— Quoted passage —
*** Block opens ***

Each year, approximately half a million women develop cervical cancer, a malignancy linked to high-risk strains of the sexually transmitted human papillomavirus (HPV). In wealthy nations, cervical cancer deaths have plummeted over the six decades that the Pap smear has been used for routine screening. But in countries lacking the resources to support organized screening, the cancer kills nearly 200,000 women each year.
Pioneering work over the past 10 years by Sue J. Goldie, Roger Irving Lee Professor of Public Health and director of the School’s Center for Health Decision Science (CHDS), predicted that two promising interventions—a rapid DNA test for cancer-causing types of HPV or visual inspection after applying acetic acid to the cervix, followed by same-day treatment—could cut cancer risk by a third. Empirical data from India confirmed a 31 percent reduction in cervical cancer deaths in 150,000 women with visual screening.

*** Block closes ***

— Data listing —

*** Block opens ***

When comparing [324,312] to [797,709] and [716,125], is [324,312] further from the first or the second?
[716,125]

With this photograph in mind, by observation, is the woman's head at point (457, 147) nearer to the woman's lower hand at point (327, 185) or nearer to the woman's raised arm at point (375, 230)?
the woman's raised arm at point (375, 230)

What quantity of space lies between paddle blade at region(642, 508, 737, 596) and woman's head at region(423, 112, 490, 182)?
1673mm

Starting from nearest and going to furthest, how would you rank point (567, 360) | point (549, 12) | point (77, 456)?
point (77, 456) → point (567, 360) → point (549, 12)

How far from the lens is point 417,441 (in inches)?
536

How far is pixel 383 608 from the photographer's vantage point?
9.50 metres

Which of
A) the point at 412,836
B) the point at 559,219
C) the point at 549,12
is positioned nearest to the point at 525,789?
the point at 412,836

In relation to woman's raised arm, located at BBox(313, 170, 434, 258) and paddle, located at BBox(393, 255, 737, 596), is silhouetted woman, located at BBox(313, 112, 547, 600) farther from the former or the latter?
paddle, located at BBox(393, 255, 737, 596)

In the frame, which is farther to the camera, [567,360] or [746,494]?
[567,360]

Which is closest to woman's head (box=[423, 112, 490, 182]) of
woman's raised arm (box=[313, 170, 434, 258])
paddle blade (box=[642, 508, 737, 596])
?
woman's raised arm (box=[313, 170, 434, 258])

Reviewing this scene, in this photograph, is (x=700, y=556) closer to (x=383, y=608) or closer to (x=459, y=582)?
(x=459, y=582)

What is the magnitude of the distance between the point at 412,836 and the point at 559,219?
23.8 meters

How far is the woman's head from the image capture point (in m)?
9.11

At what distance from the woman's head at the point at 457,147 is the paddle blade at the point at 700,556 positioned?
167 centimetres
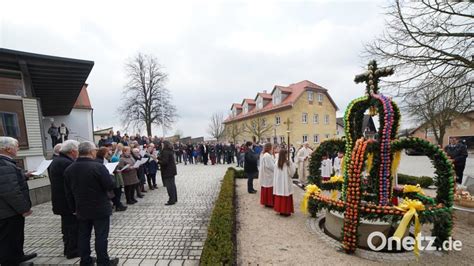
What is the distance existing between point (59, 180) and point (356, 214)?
5086 millimetres

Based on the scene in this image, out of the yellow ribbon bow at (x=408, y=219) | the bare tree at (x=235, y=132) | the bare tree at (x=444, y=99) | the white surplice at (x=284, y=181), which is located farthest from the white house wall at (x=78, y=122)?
the bare tree at (x=444, y=99)

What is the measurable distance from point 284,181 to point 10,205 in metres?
5.24

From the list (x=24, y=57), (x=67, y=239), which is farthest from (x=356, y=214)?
(x=24, y=57)

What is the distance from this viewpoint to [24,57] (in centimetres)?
934

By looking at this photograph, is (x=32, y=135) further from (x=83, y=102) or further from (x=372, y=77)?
(x=372, y=77)

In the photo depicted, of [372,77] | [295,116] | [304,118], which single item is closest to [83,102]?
[295,116]

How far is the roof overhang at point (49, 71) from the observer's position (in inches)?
368

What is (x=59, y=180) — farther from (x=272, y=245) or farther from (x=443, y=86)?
(x=443, y=86)

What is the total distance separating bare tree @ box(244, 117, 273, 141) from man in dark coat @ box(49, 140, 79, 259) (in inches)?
1074

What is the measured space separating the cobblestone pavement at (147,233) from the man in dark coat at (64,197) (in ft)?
0.80

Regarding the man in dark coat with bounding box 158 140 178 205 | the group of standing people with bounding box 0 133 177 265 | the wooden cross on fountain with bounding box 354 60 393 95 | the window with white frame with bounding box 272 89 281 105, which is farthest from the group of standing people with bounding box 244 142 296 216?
the window with white frame with bounding box 272 89 281 105

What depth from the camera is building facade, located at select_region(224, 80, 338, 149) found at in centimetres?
2894

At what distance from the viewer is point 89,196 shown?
3.12 m

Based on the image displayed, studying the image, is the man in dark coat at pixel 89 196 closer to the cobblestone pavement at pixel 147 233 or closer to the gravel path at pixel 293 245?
the cobblestone pavement at pixel 147 233
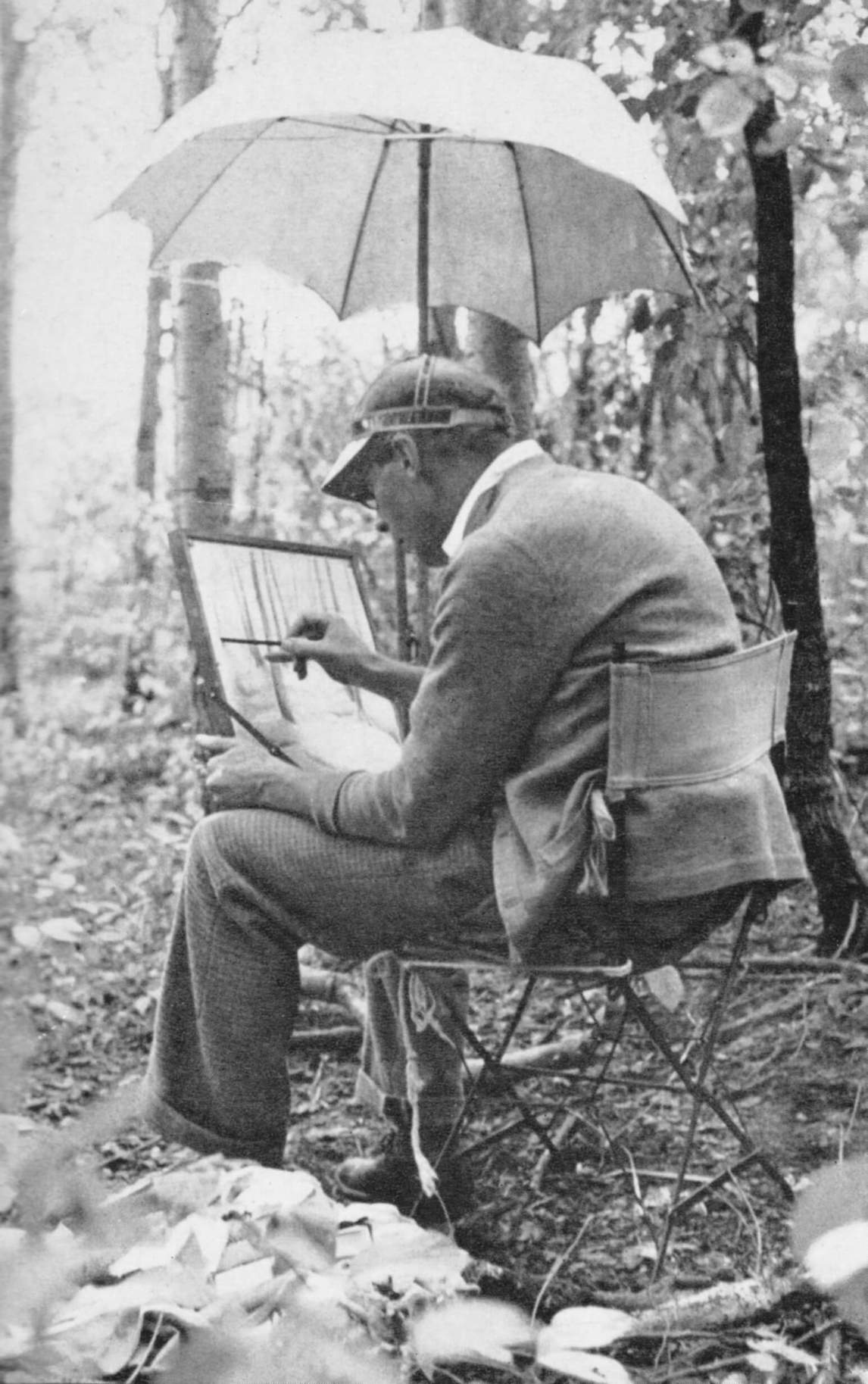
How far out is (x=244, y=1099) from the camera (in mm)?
2471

*** Block closes ***

— Task item —
Condense the paragraph of the cervical cancer passage that begins "Pioneering work over the past 10 years" into a short bulleted list, keeping its main facts.

— Answer for the task —
- Over the past 10 years, Sue J. Goldie (Roger Irving Lee Professor of Public Health and director of the School's Center for Health Decision Science) predicted that two interventions could cut cancer risk by a third.
- The interventions were a rapid DNA test for cancer-causing HPV types or visual inspection after applying acetic acid to the cervix, followed by same-day treatment.
- Empirical data from India confirmed a 31 percent reduction in cervical cancer deaths in 150,000 women with visual screening.